*Objetivo del ejercicio*
Reproduce palabra por palabra las filas que van desde la que contiene "From this photograph, would" hasta el final de las filas, con ambos extremos incluidos.

Registros de preguntas espaciales:
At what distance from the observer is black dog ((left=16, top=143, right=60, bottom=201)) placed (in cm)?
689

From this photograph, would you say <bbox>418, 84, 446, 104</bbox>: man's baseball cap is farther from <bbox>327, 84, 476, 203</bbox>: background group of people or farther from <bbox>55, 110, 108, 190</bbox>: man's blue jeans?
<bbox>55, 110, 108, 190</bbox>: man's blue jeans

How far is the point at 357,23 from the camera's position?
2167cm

*Respuesta esperada*
From this photograph, would you say <bbox>418, 84, 446, 104</bbox>: man's baseball cap is farther from <bbox>327, 84, 476, 203</bbox>: background group of people or farther from <bbox>55, 110, 108, 190</bbox>: man's blue jeans?
<bbox>55, 110, 108, 190</bbox>: man's blue jeans

How far is the point at 357,23 from the camera's position?
2167cm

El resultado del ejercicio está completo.